The Prostate, Lung, Colon and Ovary screening trial in the United Sates had screened postmenopausal women with CA125 and transvaginal sonography (TVS) and found no improvement in survival (25). How these modalities are used, however, matters. While a single determination of CA125 lacks the requisite sensitivity and specificity, greater PPV can be attained by performing TVS in a fraction of women with rising CA125. CA125 rises progressively with ovarian cancer, but remains stable over time with benign disease. The UKCTOCS trial, conducted in the United Kingdom by Drs. Usha Menon and Ian Jacobs, has randomized more than 200,000 postmenopausal women at average risk to 3 groups: 1) controls who receive routine care (101,359); 2) annual TVS in all women (50,639); and 3) annual CA125 followed by TVS in <2% of women with rising values (50,640) judged by the Risk of Ovarian Cancer (ROCA) algorithm developed by Steven Skates (26). The entire trial is powered to detect an improvement in survival and will be completed in 2015. Only the prevalence phase of the trial has been reported and a shift in stage was observed with a near doubling in the fraction of early stage (I–II) cancers detected. In contrast to the 25% of cancers usually diagnosed in stage 1 or 2, 48% of cancers detected by screening were in early stage. CA125 followed by transvaginal ultrasound detected 89% of the ovarian cancers. CA125 followed by ultrasound prompted 2.8 operations per case (O/C) compared to 36.2 O/C with annual ultrasound alone. Moreover, ovarian cancers appeared to develop 2 years before they were detected by conventional means, suggesting that annual screening will be effective.
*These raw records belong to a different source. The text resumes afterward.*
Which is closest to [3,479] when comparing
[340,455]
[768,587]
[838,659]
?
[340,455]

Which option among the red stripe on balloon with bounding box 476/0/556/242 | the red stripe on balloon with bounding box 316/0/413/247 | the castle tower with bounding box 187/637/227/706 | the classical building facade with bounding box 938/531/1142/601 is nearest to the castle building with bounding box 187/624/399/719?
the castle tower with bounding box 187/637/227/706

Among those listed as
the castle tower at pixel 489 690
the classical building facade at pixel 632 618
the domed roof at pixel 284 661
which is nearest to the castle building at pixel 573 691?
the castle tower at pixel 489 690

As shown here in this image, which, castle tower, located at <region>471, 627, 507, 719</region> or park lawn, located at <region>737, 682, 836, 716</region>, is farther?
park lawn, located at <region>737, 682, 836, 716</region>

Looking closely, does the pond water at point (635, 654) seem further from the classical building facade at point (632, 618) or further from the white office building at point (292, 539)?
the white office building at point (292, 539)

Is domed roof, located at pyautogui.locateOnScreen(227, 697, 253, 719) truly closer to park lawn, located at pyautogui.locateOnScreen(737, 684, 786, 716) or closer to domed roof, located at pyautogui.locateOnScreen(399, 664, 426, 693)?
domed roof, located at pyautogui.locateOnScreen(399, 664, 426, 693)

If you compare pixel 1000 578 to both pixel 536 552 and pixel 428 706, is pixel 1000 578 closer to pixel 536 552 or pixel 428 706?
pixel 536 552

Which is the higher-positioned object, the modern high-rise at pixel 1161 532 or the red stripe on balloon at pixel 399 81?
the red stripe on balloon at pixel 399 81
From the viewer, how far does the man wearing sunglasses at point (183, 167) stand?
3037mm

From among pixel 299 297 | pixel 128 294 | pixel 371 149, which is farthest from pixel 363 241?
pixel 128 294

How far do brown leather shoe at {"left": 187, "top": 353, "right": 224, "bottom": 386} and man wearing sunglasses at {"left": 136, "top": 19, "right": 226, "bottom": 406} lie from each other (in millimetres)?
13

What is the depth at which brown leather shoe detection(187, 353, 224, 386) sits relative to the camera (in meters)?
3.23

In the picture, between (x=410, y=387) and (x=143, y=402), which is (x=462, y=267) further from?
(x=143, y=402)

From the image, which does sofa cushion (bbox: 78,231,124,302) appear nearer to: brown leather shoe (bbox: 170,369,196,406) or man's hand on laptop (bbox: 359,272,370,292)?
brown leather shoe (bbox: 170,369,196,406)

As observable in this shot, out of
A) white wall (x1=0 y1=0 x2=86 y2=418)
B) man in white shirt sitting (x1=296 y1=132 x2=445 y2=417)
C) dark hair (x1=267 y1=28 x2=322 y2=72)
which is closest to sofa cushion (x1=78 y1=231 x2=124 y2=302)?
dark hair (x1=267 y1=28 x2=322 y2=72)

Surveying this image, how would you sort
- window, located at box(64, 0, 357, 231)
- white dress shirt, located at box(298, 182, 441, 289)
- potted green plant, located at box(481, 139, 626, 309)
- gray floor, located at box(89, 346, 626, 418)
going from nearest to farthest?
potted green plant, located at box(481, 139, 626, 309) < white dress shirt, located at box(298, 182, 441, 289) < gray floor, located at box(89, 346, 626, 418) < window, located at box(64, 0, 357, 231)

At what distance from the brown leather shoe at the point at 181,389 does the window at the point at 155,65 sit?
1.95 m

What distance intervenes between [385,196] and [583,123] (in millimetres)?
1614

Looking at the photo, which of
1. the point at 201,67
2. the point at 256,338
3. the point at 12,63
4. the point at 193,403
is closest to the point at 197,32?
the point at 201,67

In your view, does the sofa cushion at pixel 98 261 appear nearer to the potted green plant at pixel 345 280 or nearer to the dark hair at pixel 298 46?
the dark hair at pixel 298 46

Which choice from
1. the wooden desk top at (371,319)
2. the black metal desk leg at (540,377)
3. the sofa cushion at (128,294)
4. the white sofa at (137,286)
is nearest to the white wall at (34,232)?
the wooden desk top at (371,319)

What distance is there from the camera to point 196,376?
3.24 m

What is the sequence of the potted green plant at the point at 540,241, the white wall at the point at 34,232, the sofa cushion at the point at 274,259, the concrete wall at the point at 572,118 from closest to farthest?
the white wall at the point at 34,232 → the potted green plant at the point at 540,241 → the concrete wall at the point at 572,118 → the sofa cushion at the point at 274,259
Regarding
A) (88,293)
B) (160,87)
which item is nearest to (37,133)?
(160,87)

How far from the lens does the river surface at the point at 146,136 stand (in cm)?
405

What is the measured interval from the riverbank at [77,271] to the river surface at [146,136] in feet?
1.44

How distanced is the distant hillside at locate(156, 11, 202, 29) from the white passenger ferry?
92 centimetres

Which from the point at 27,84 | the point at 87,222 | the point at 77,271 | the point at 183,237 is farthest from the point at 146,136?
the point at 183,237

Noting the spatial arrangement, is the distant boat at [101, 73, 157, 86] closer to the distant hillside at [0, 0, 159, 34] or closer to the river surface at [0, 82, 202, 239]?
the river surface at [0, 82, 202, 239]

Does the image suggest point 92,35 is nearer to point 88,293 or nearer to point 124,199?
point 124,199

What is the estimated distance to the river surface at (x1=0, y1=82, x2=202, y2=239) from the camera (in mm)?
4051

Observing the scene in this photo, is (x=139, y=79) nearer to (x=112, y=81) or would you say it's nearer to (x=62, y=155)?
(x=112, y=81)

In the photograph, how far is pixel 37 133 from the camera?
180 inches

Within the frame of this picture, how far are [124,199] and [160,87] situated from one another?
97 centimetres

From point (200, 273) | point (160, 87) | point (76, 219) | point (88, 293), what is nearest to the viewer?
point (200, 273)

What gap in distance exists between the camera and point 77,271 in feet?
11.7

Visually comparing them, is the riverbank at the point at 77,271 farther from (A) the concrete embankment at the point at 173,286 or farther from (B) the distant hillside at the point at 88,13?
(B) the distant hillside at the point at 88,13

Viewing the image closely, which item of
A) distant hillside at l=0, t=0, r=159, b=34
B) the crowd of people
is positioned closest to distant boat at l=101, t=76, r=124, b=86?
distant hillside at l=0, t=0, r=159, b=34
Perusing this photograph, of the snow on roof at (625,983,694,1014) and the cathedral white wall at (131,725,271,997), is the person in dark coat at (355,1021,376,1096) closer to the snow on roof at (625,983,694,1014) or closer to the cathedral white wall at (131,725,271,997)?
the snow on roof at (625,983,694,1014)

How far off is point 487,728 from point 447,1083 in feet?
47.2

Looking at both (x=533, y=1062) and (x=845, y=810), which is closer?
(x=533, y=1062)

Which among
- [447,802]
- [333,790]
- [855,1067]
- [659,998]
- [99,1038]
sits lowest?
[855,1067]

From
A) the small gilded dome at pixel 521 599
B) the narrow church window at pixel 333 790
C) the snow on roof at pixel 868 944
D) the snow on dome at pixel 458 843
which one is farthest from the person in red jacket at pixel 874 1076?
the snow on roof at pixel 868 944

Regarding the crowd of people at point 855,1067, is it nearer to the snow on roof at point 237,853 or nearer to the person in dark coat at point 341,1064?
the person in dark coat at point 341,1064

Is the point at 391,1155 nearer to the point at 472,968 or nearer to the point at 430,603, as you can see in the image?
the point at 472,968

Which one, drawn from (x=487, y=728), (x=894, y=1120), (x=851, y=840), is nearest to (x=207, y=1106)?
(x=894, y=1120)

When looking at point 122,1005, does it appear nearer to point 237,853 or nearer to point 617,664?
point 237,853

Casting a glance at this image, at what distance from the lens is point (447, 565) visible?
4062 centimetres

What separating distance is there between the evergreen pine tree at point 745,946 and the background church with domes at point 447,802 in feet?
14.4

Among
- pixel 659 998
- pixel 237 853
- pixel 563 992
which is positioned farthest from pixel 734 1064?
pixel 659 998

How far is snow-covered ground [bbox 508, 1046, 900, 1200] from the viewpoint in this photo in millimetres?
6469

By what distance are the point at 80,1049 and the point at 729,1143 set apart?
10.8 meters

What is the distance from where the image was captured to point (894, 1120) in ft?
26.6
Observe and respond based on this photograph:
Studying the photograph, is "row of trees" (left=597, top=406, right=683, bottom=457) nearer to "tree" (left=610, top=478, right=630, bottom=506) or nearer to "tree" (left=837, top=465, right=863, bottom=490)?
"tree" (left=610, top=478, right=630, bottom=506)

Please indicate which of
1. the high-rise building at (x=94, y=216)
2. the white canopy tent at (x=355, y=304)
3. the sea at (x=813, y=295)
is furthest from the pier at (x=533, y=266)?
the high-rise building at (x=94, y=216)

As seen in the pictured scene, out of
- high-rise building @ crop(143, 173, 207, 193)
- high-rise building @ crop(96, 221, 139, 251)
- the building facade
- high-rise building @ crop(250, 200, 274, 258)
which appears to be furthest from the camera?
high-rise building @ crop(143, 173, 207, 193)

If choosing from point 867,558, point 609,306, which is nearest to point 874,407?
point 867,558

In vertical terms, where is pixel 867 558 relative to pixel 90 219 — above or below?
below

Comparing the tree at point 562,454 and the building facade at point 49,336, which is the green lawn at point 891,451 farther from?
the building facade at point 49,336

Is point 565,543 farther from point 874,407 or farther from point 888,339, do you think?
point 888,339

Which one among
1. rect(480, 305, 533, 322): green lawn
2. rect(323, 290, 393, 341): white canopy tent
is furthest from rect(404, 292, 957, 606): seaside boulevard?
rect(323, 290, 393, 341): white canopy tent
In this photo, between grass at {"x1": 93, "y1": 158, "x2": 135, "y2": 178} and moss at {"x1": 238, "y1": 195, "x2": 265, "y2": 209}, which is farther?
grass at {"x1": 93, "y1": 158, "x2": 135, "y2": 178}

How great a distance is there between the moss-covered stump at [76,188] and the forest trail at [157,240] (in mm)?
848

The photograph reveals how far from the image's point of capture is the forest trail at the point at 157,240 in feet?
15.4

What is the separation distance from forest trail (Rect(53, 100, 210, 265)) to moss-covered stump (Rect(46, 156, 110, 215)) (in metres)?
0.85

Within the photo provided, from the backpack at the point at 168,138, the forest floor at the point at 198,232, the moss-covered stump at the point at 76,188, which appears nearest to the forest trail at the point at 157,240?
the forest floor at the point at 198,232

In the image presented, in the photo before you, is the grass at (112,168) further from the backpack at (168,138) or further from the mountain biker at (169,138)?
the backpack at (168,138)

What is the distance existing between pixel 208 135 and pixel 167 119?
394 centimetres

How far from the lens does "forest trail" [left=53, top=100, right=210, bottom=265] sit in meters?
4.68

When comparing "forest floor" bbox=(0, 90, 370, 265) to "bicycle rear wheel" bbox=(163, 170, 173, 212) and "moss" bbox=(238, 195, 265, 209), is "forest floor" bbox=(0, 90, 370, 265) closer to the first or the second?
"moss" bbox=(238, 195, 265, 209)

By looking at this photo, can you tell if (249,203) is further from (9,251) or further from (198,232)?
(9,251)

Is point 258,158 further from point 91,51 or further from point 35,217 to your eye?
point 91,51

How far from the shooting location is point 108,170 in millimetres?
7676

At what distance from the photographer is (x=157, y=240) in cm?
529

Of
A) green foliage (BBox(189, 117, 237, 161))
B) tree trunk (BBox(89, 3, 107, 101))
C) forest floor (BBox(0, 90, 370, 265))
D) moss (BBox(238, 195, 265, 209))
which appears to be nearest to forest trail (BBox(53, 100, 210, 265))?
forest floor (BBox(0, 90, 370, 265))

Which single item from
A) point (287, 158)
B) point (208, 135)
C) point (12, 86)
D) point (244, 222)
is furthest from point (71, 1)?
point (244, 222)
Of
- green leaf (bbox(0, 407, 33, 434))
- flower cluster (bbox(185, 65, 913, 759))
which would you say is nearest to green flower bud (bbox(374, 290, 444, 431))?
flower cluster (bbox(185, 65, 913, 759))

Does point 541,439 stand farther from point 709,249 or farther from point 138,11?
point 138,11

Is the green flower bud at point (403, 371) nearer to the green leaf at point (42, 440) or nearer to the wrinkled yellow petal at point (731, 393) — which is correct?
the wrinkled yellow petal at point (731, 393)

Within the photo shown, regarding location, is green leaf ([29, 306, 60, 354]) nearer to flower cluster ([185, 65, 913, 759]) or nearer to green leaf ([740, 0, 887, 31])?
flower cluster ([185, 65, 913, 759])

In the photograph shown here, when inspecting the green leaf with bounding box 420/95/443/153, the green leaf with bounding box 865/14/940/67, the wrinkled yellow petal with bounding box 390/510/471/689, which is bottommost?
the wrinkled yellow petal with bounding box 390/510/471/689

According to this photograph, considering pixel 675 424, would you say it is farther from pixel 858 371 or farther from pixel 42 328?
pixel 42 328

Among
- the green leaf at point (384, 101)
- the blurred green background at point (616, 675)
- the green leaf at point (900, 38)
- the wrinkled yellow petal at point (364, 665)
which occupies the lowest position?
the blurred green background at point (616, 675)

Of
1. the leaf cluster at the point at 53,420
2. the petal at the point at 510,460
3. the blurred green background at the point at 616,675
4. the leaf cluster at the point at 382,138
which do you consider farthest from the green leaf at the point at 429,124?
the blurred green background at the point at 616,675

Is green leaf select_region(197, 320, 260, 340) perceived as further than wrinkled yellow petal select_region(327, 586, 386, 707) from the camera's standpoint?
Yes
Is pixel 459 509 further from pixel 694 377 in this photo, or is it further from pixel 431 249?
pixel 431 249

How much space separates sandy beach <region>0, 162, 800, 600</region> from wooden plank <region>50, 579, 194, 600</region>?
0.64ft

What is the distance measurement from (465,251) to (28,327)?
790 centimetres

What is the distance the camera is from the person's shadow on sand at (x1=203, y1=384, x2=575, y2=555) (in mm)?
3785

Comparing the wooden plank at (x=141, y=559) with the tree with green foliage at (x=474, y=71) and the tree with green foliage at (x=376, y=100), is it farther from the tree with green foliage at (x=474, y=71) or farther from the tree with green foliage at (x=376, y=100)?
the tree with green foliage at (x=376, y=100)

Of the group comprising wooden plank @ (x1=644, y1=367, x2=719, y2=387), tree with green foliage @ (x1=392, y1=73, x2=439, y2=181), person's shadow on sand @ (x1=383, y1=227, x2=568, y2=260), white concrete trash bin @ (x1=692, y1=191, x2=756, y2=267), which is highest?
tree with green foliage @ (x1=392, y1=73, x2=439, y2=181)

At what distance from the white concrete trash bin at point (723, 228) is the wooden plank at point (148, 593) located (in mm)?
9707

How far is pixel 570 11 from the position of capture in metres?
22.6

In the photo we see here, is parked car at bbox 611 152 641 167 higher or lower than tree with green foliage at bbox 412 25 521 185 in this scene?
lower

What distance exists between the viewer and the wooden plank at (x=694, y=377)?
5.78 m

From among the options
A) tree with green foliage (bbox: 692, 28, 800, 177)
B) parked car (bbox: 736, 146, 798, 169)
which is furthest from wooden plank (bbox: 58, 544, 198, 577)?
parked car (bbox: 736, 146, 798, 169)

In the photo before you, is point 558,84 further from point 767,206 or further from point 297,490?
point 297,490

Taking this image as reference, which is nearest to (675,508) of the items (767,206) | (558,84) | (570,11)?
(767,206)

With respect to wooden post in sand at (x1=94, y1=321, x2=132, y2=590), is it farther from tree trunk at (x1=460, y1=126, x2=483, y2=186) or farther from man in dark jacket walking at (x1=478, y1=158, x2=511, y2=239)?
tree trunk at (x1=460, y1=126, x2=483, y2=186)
With Dr Karen Lu, the MDACC SPORE has conducted a smaller trial over the last 10 years in 4,543 postmenopausal women at average risk using the third arm of the UKCTOCS trial with annual CA125 followed by TVS (27). Less than 0.9% of participants have been referred for TVS after each annual screening and 2.6% have been referred over multiple years on study. Eleven operations have been prompted by the ROC algorithm and have detected 6 cases of ovarian cancer – two borderline IA and four invasive high grade in Stages IA, IC, IC, and IIB. With a PPV of 60% for all cancers and 40% for invasive cancers, no more than 3-operations will be required to detect each case of ovarian cancer using this strategy. All invasive cases were detected during screening and two of the four were still within the normal range for CA125.
Using serum samples from the Prostate, Lung, Colon and Ovary (PLCO) screening trial performed in the United States, CA125 levels were found elevated in only 40% of patients prior to diagnosis (28). Panels of biomarkers have been evaluated by proteomic and multiplex techniques to increase the sensitivity of CA125 for early stage and pre-clinical disease (29). The most promising panel developed to date includes CA125, HE4, CA72.4 and MMP-7. A new algorithm is being developed and a new trial planned to determine specificity and positive predictive value of the new algorithm during annual screening. Each assay is being developed on a nanobioochip that will permit rapid assay from a drop of blood obtained by fingerstick at point of service (30).
Biology
CA125 (MUC16) may contribute to ovarian cancer pathogenesis (31). The MUC16 molecule, cloned by Dr. Ken Lloyd (32) and Tim O'Brien (33), is a high molecular weight (1 MDa) mucin with 1) an N-terminal domain, 2) up to 60 repeating tandem subunits containing identical sequences of 156 amino acids, 3) a membrane spanning domain, and 4) a short cytoplasmic tail with a phosphorylation site. The extracellular domain is highly glycosylated and can bind to mesothelin, possibly facilitating attachment of metastatic cancer cells to mesothelial cells on the peritoneal surface. Signaling through the intracellular domain does not affect proliferation, but can regulate migration, invasion and xenograft growth. In ovarian cancer cells, overexpression of MUC16 appears to relate to transcriptional or postranslational regulation rather than to amplification in most cases. In normal mice, CA125 is not required for normal development or reproduction (34) but may regulate susceptibility to neoplasia in aging animals. Much remains to be discovered regarding the role of MUC16 in health and disease.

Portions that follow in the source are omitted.